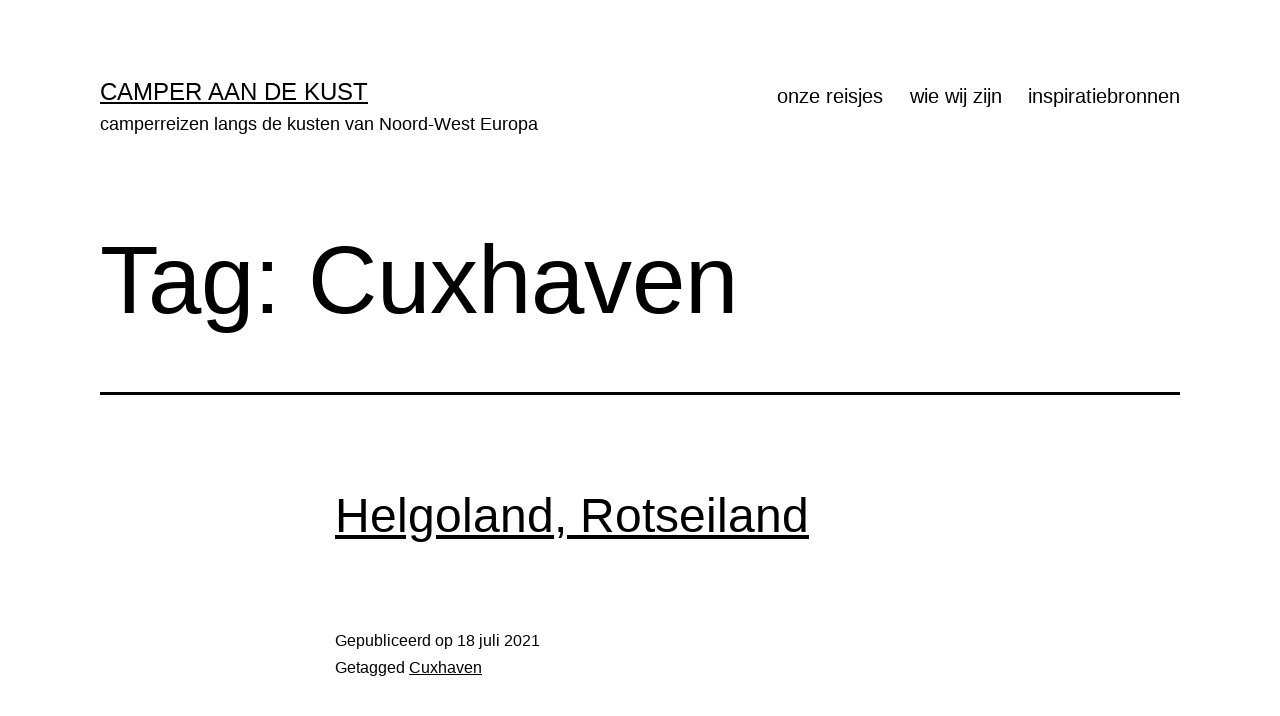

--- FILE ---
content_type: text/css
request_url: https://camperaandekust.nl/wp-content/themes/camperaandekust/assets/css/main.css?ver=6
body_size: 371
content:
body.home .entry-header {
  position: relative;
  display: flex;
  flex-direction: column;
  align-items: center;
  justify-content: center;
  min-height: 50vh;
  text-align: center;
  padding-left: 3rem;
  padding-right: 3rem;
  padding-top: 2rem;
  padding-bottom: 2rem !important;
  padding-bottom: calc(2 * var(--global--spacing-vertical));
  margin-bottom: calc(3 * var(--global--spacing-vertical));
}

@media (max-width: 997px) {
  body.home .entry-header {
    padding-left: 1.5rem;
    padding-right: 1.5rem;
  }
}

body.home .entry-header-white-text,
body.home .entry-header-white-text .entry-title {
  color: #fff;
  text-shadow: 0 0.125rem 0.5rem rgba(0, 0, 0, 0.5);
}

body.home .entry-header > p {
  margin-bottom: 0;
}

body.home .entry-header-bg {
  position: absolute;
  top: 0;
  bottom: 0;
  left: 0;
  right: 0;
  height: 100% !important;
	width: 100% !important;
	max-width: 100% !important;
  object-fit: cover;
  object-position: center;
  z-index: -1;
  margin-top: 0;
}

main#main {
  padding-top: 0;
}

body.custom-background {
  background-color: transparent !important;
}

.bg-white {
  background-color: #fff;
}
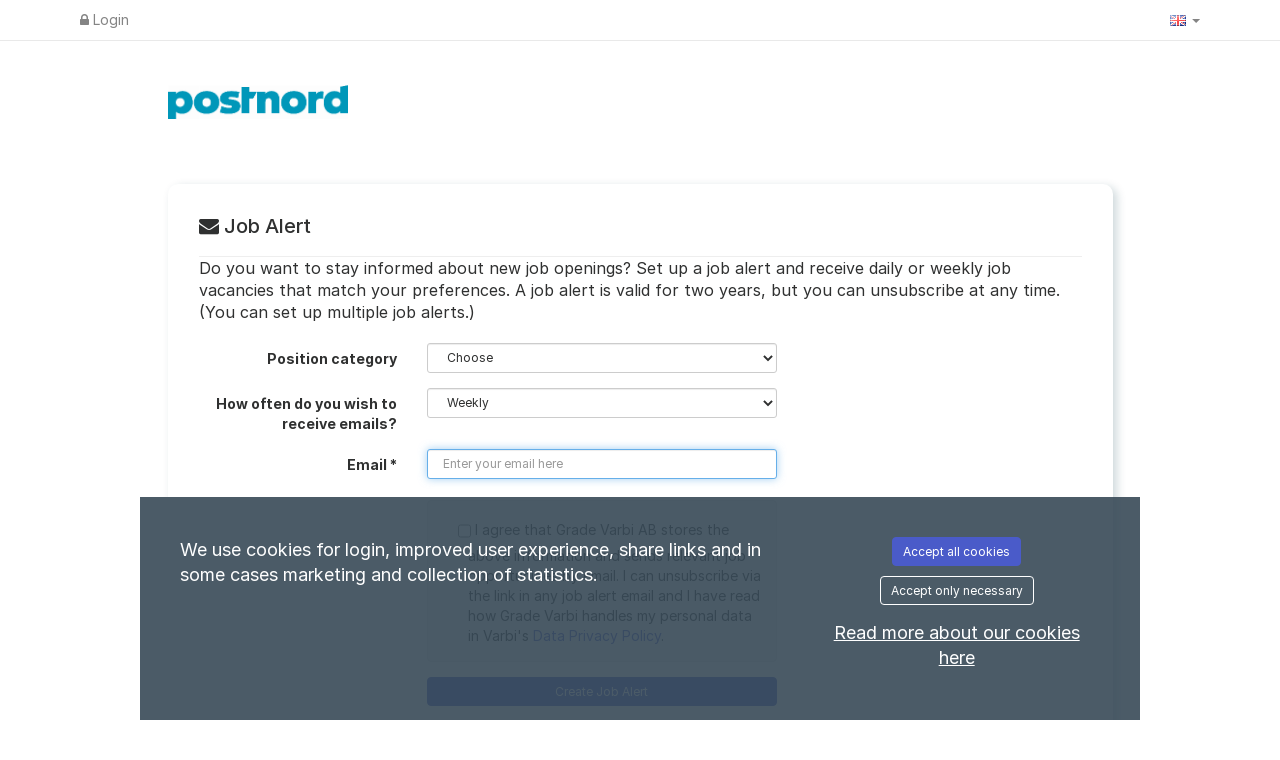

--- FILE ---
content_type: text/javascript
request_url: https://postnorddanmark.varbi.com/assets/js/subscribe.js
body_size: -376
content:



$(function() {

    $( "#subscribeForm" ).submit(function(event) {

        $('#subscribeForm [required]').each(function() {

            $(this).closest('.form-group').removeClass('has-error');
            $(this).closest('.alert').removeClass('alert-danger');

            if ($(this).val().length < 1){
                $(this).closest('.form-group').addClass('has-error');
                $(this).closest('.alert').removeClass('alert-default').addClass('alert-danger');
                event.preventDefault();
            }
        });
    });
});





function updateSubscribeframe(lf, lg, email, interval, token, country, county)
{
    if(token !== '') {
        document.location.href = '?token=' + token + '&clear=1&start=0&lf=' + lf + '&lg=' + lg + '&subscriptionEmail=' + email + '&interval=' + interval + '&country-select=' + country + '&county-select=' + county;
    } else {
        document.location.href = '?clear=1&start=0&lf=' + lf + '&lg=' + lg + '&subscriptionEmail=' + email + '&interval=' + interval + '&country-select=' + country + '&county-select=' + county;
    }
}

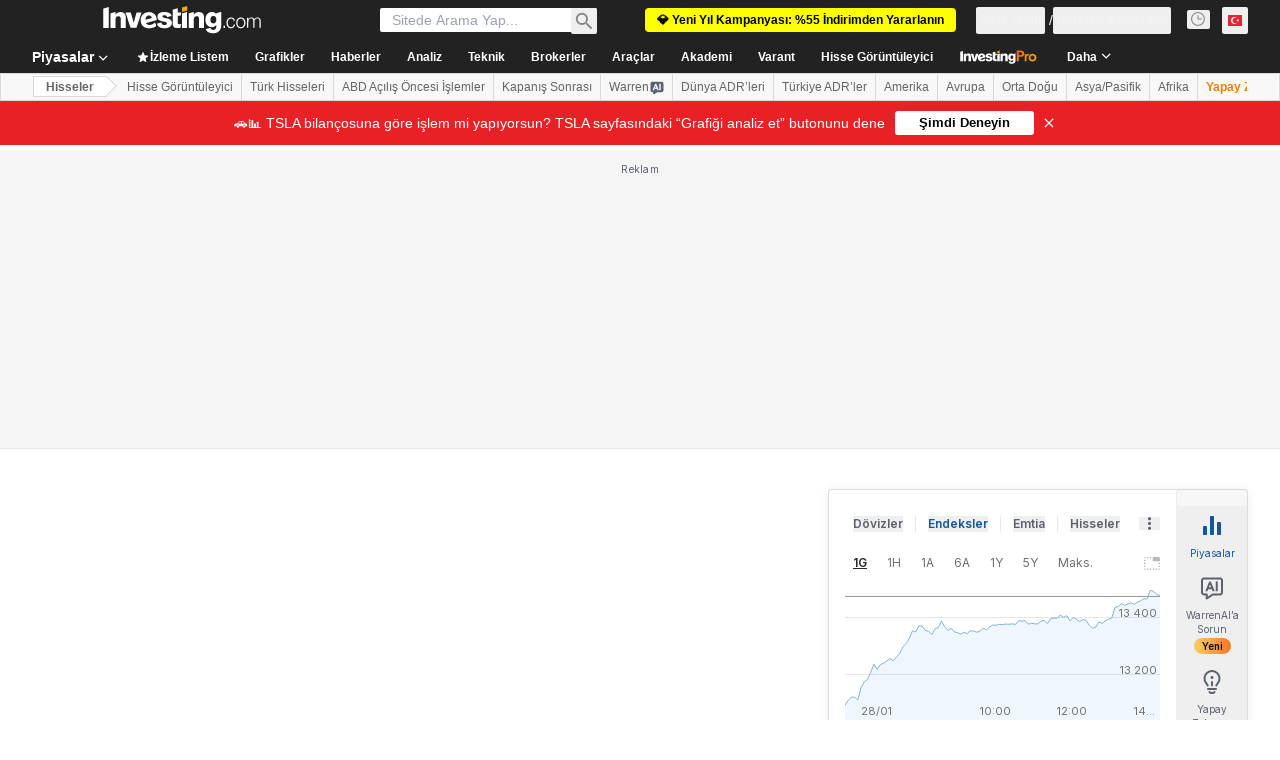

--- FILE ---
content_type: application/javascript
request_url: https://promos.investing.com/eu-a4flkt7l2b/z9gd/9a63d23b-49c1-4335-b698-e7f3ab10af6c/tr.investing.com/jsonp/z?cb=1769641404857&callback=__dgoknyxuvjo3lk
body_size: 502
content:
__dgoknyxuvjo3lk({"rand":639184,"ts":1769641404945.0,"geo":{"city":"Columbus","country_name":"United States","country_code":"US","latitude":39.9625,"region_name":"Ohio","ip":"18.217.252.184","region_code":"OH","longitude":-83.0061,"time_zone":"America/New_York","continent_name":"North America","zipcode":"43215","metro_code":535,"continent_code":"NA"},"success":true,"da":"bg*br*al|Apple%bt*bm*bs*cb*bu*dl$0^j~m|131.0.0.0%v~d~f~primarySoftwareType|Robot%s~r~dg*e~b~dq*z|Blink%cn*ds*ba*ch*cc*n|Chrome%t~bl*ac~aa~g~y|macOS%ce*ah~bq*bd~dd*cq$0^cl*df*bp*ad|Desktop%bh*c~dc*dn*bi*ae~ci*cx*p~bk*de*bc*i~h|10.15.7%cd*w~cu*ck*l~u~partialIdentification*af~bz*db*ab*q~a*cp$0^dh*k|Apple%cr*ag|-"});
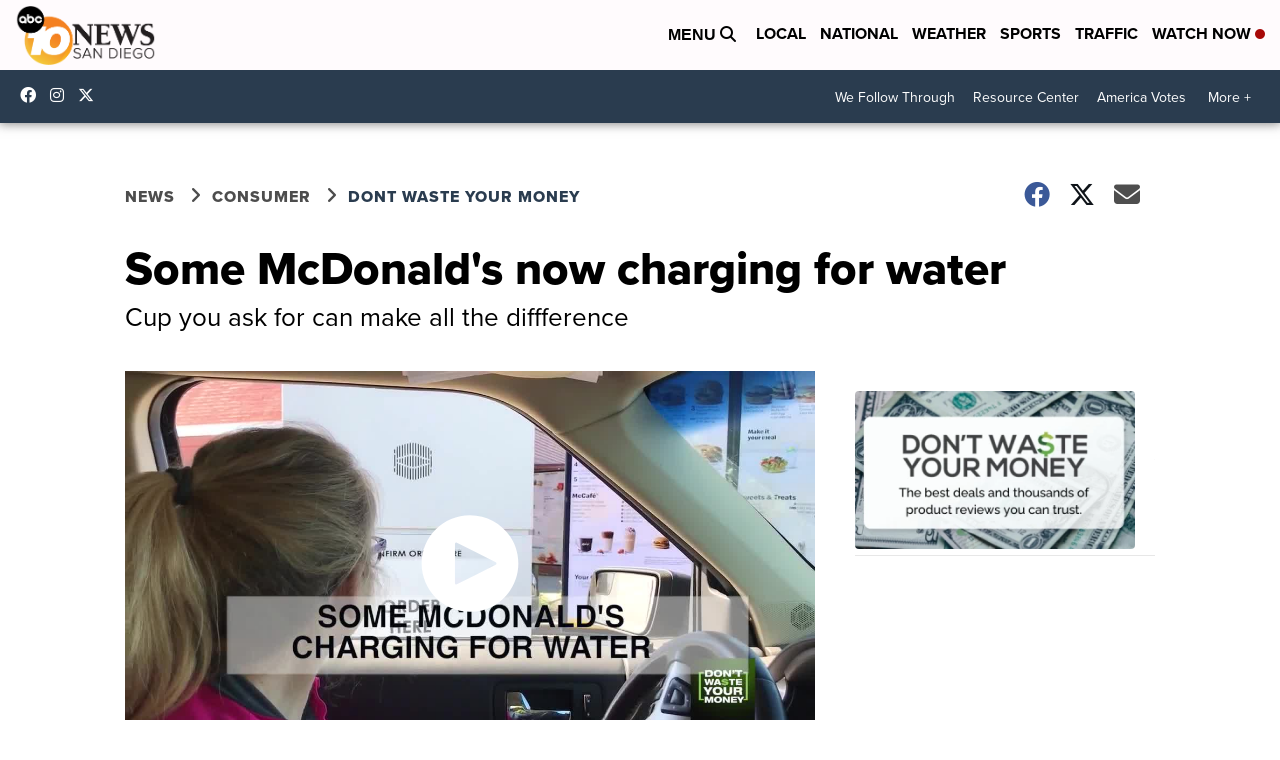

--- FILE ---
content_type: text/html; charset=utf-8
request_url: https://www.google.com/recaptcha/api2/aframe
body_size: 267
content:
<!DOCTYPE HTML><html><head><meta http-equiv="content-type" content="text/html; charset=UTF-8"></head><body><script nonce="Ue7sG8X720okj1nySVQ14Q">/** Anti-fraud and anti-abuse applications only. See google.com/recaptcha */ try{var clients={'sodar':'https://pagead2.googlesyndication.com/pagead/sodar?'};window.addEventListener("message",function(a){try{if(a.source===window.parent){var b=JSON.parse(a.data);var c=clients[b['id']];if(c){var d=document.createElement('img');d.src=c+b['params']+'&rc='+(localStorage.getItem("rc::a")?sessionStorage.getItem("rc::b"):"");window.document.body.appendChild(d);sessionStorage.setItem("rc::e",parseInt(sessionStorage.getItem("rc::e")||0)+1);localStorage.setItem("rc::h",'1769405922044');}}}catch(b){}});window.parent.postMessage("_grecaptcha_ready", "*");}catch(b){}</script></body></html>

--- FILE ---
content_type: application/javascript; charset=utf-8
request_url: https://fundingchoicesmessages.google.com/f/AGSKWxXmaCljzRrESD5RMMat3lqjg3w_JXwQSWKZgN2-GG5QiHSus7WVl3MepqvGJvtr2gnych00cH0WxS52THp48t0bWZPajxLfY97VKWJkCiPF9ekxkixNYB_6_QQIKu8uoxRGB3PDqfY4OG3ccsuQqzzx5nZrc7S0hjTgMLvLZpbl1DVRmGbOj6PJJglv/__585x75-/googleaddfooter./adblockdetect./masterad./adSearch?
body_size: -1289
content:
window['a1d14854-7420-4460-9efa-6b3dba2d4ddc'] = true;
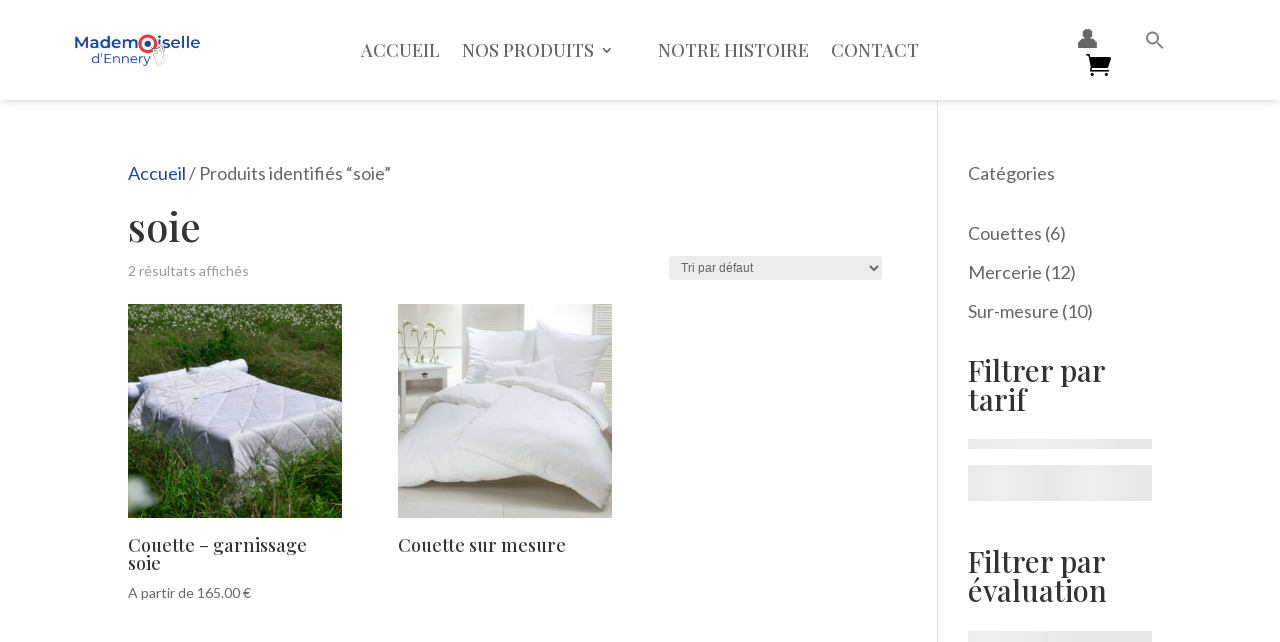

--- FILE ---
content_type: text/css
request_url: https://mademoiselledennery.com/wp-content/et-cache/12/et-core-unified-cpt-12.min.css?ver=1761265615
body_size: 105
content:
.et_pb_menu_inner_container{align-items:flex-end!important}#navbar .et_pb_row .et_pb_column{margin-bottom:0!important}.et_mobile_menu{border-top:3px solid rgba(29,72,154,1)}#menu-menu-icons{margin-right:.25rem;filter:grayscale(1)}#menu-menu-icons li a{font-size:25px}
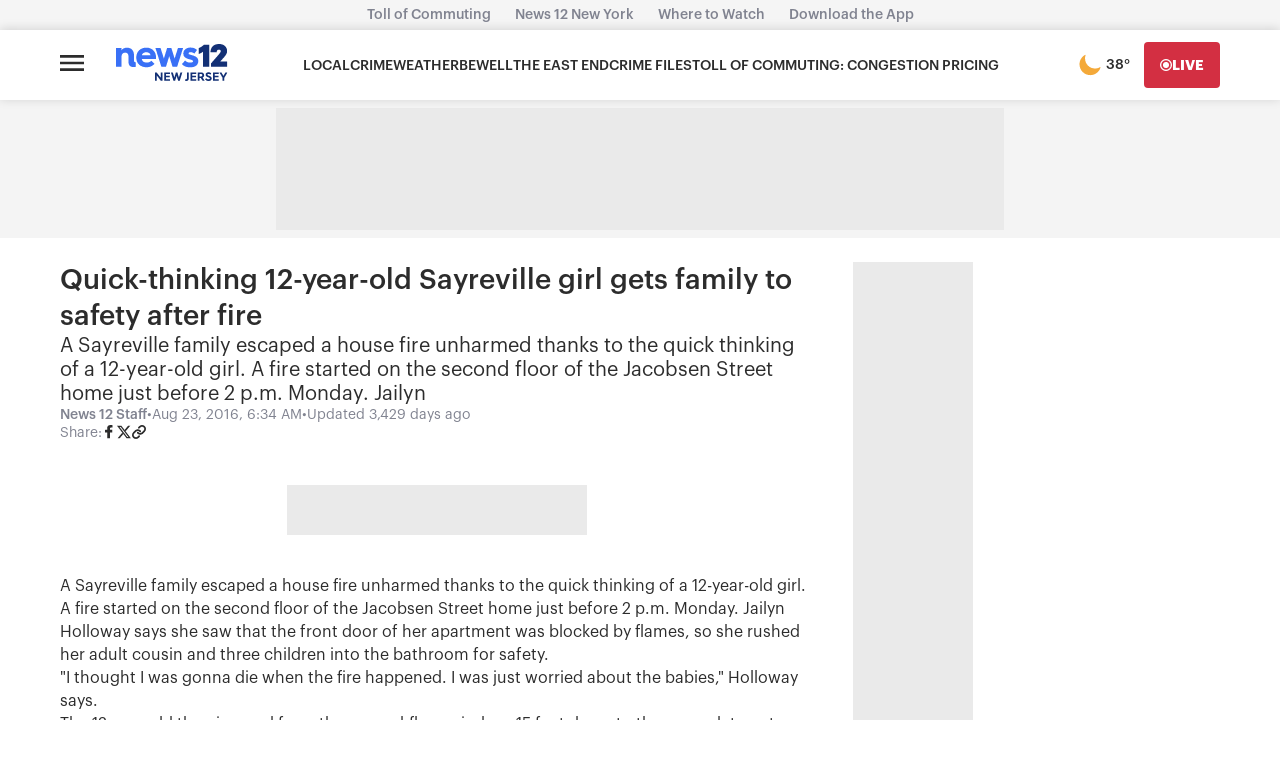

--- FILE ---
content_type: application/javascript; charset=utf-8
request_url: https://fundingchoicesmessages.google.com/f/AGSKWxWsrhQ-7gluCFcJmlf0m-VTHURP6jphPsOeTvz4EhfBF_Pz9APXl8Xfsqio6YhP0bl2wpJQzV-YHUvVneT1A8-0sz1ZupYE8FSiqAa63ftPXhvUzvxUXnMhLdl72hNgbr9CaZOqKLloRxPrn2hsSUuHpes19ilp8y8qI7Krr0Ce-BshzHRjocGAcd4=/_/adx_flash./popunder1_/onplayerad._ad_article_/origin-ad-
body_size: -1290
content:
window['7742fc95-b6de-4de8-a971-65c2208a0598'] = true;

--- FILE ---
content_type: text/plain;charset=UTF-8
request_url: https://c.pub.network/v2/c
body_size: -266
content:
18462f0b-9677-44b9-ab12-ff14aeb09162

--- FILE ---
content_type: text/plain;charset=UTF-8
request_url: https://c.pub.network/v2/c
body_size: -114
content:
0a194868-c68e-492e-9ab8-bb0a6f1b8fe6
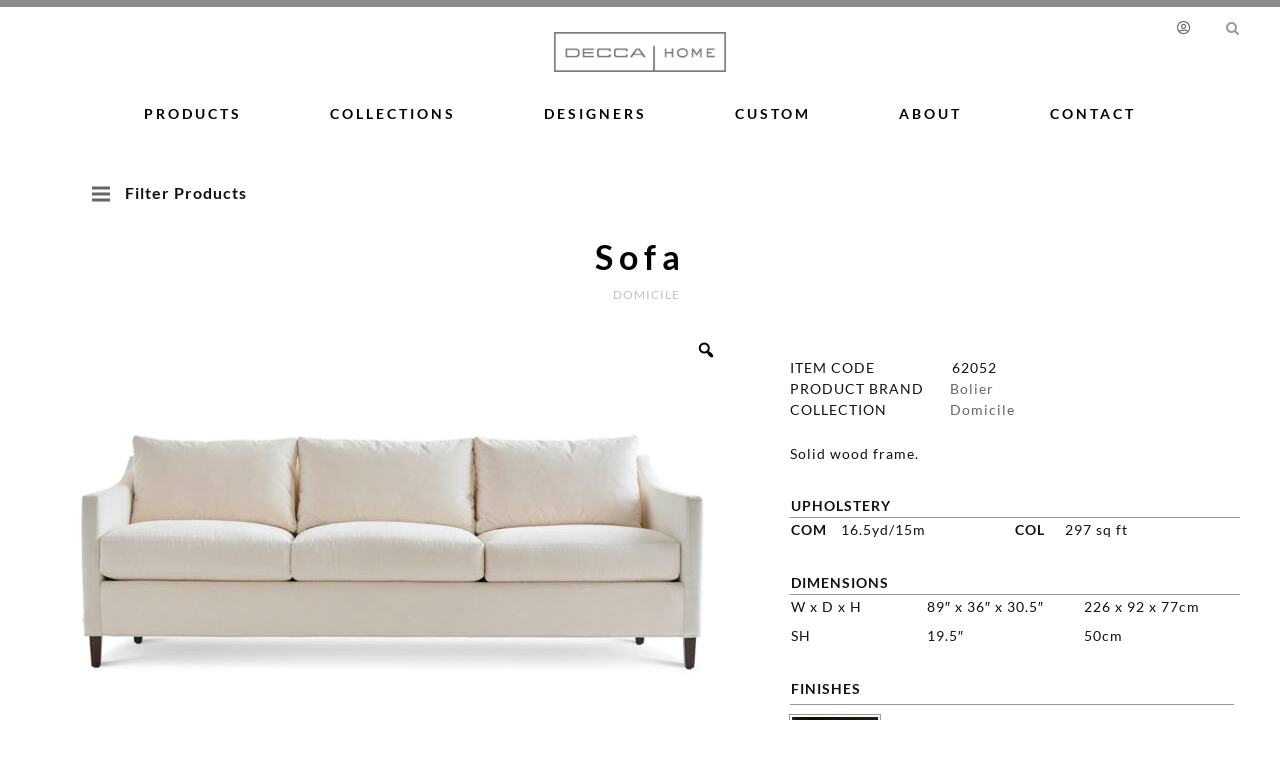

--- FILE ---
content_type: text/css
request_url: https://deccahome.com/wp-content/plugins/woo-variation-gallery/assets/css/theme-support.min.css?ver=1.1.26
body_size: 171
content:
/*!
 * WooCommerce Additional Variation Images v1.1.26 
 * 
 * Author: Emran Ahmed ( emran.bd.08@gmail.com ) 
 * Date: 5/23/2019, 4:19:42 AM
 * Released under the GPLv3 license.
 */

--- WHAT TO WORK ON ---
After locating the line with "18462f0b-9677-44b9-ab12-ff14aeb09162", transcribe it and the rest of the data above exactly as written, without any picture.

--- COMPLETED TASK ---
18462f0b-9677-44b9-ab12-ff14aeb09162

--- FILE ---
content_type: text/plain;charset=UTF-8
request_url: https://c.pub.network/v2/c
body_size: -114
content:
0a194868-c68e-492e-9ab8-bb0a6f1b8fe6

--- FILE ---
content_type: text/css
request_url: https://deccahome.com/wp-content/plugins/woo-variation-gallery/assets/css/theme-support.min.css?ver=1.1.26
body_size: 171
content:
/*!
 * WooCommerce Additional Variation Images v1.1.26 
 * 
 * Author: Emran Ahmed ( emran.bd.08@gmail.com ) 
 * Date: 5/23/2019, 4:19:42 AM
 * Released under the GPLv3 license.
 */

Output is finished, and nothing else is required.